Though the region is endowed with institutional diversity, it has an industry structure that is geared toward manufacturing. Though upgrade of the industrial infrastructure is continuing, other aspects like division of labor among the 11 cities and a deeper analysis of how to realize the region’s innovative potential are also necessary, the report said.
“The Greater Bay Area, with its compelling advantages such as a strong atmosphere of innovation and technology as well as a strong telecommunication industry, would help China move up the value chain of the manufacturing industry whose global market share is already very high; in fact, such high market share has made manufacturing upgrade imperative,” Deloitte China Chief Economist Xu Sitao told China Daily in an interview.
“The Belt and Road Initiative will elicit the second wave of investment for trade and services after infrastructure and construction.
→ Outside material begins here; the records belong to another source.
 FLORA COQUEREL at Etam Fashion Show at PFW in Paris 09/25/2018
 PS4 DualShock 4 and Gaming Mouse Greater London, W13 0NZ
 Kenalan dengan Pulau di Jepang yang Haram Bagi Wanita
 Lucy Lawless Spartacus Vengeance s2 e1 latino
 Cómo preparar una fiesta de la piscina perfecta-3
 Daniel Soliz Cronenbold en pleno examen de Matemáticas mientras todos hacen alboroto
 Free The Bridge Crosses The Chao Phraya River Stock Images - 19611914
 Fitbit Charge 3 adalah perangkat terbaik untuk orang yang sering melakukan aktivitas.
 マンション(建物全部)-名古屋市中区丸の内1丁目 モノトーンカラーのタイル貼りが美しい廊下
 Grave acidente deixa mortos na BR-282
The Guangdong province can bank on its niche in manufacturing and innovation to export high-end technology goods and services to B&R economies,” said Norman Sze, northern region managing partner at Deloitte China.
The GBA was officially included in the 13th Five-Year Plan (2016-20) outline, which was approved by the 12th National People’s Congress in March 2016.
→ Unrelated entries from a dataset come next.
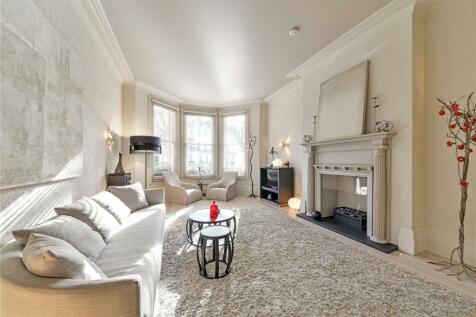 Egerton Gardens, London, SW3. 3 bedroom apartment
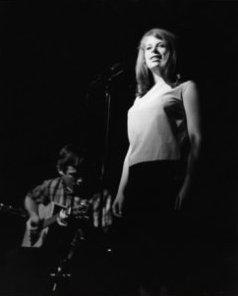 Ry Cooder und Pamela Polland 1964 im Musicclub 'Ash Grove' in Los Angeles, CA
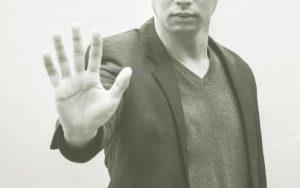 手をかざす男性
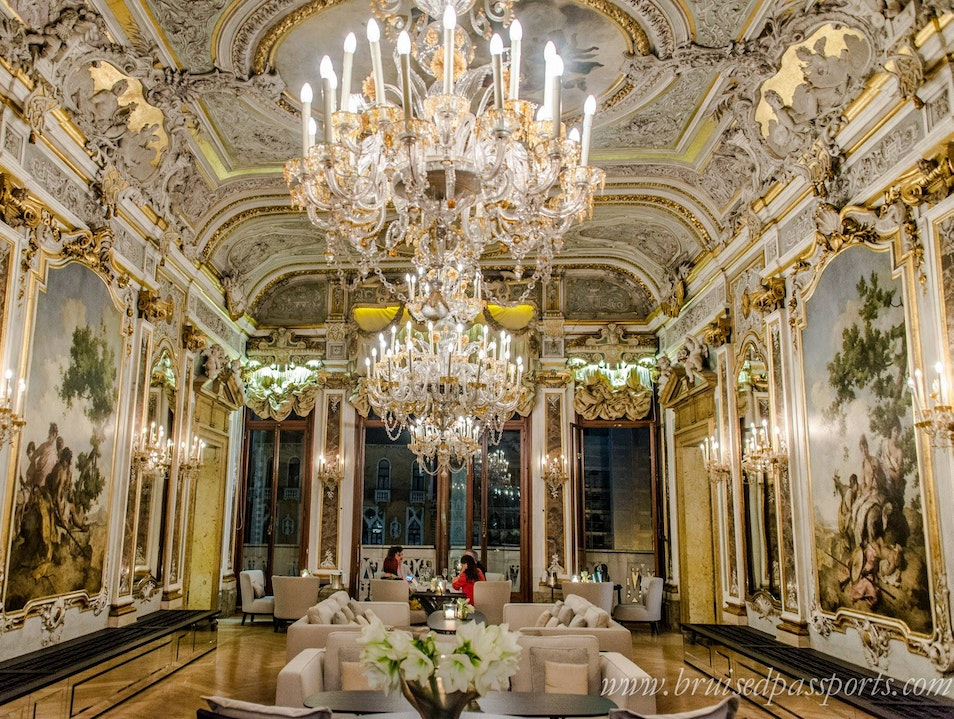 Dine At A Count's Mansion Venice  Italy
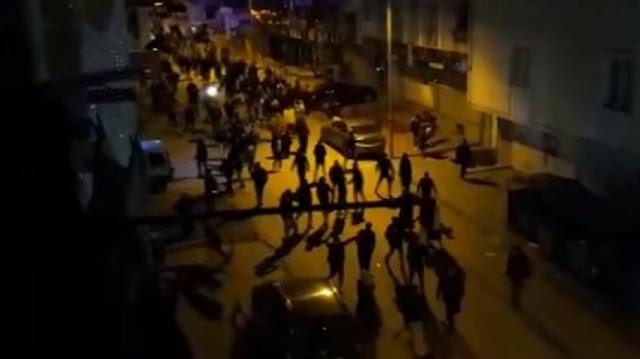 شبان أتراك يتحرشون بفتاة سوريّة ويكسرون محال لسوريين في اسطنبول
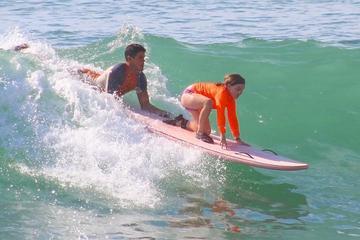 Clase de surf en Los Cabos en Costa...
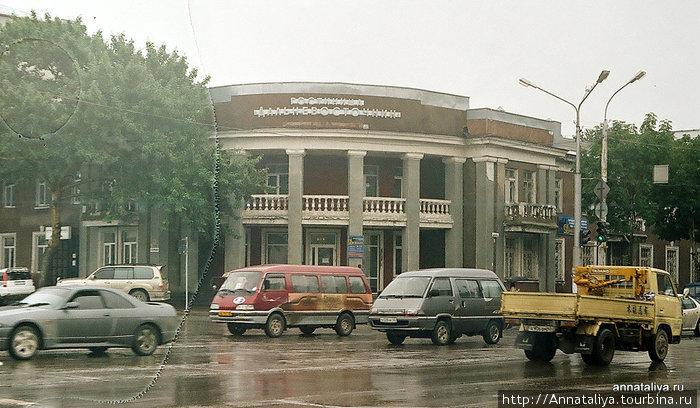 Транспорт на южно-сахалинских улицах. Отечественных автомобилей практически нет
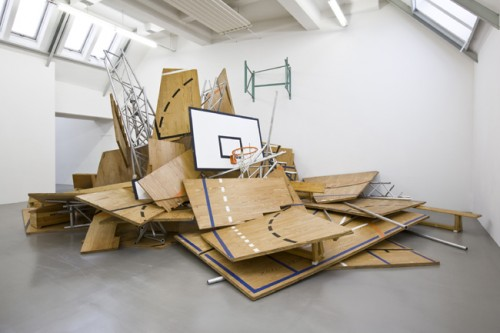 »112 : 104«, 1991<br />Wood, aluminium, steel, plastic, 400 x 850 x 550 cm<br />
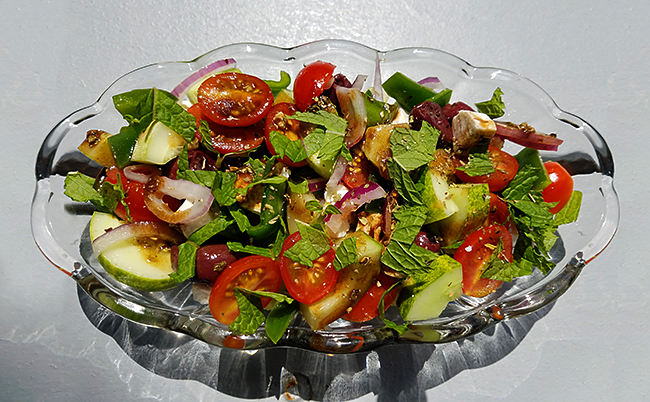 Greek Salad (Horiatiki)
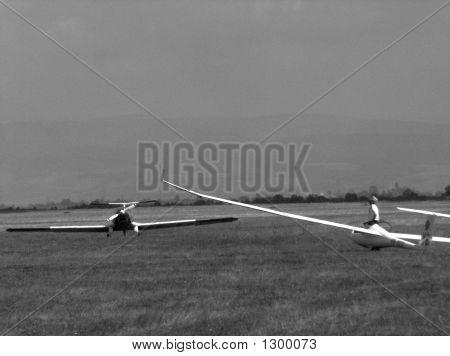 Aeroplane At Horizont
Clearly stated in Premier Li Keqiang’s Government Work Report last year, the GBA blueprint refers to the city cluster formed by nine cities in the Pearl River Delta, including Guangzhou, Shenzhen, Foshan, Dongguan, Zhuhai, Huizhou, Zhongshan, Jiangmen and Zhaoqing, as well as the special administrative regions of Hong Kong and Macao.
By the end of 2016, the city cluster had a resident population of nearly 68 million and a gross domestic product of nearly $1.4 trillion, according to Deloitte data.
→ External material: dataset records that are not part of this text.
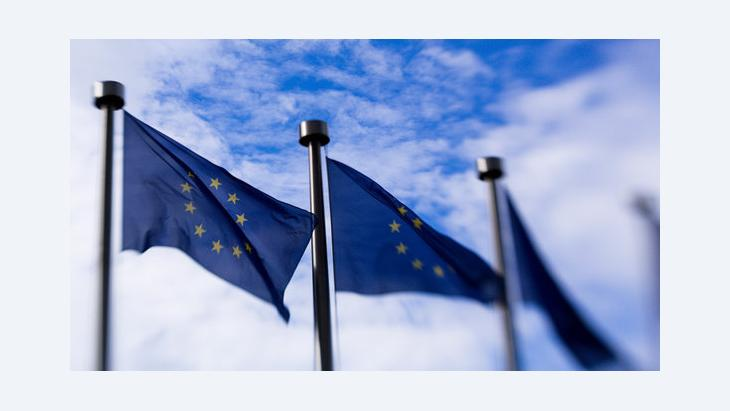 أعلام الاتحاد الأوروبي عند مبنى المفوضية الأوروبية في بروكسيل. د ب أ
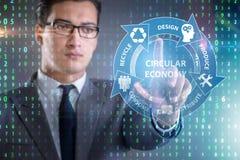 Le concept de l'économie circulaire avec l'homme d'affaires image stock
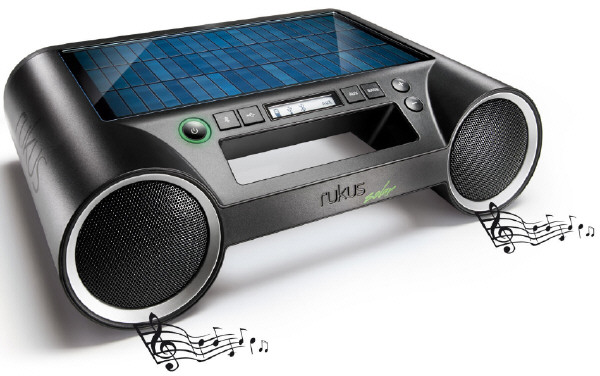 Rukus Solar – sun powered loudspeaker features loud sound and an e-Ink display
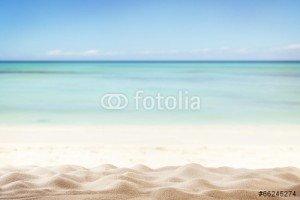 Beach-Back-66245274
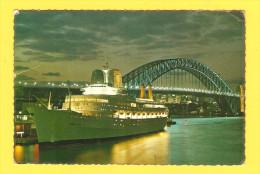 """Postcard - Ship """"Canberra"""", Sydney          (V 22993) - Sailing Vessels"""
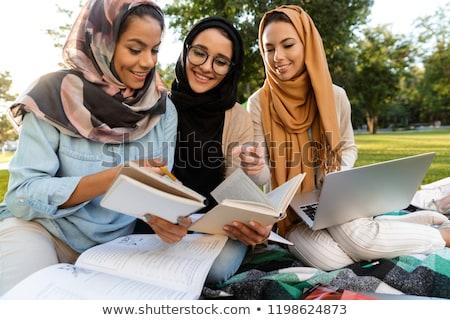 Szczęśliwy młodych arabski kobiet studentów za pomocą laptopa Zdjęcia stock © deandrobot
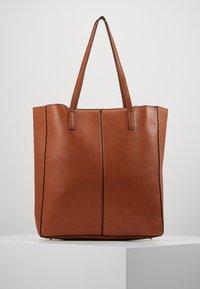 Steve Madden - BKIMMY SET - Tote bag - cognac - 2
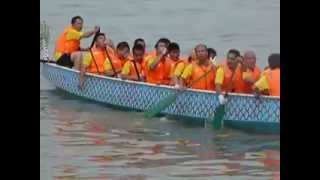 preview picture of video 'Tawau Dragon Boat Race 2013 - Mens Team'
The region registered a GDP growth rate of 7.9 percent which was higher than the Tokyo Bay Area, New York Bay Area and San Francisco Bay Area in 2016. With tertiary industries accounting for 62.2 percent of the total economic activities, technology and innovation, financial services as well as manufacturing are poised to be the leading industry segments in the 11 cities, the Deloitte report said.
However, there are certain hurdles that need to be tackled for forging regional economic integration.
“Rising land cost is evident in the GBA and this has significantly affected manufacturing industries. The area also faces other challenges aside from cost. For example, the trend of fighting for capital globally as evidenced by US tax reform has brought the tax issue to the fore,” Xu said.
Sze noted that GBA development not only requires central government policy support, but also cooperation among regional authorities.
“To achieve synergistic effects, it is not just the central government that has to plan, regional authorities also need to coordinate with each other on how to bolster GBA development. Regional authorities must make their voices heard,” Sze said.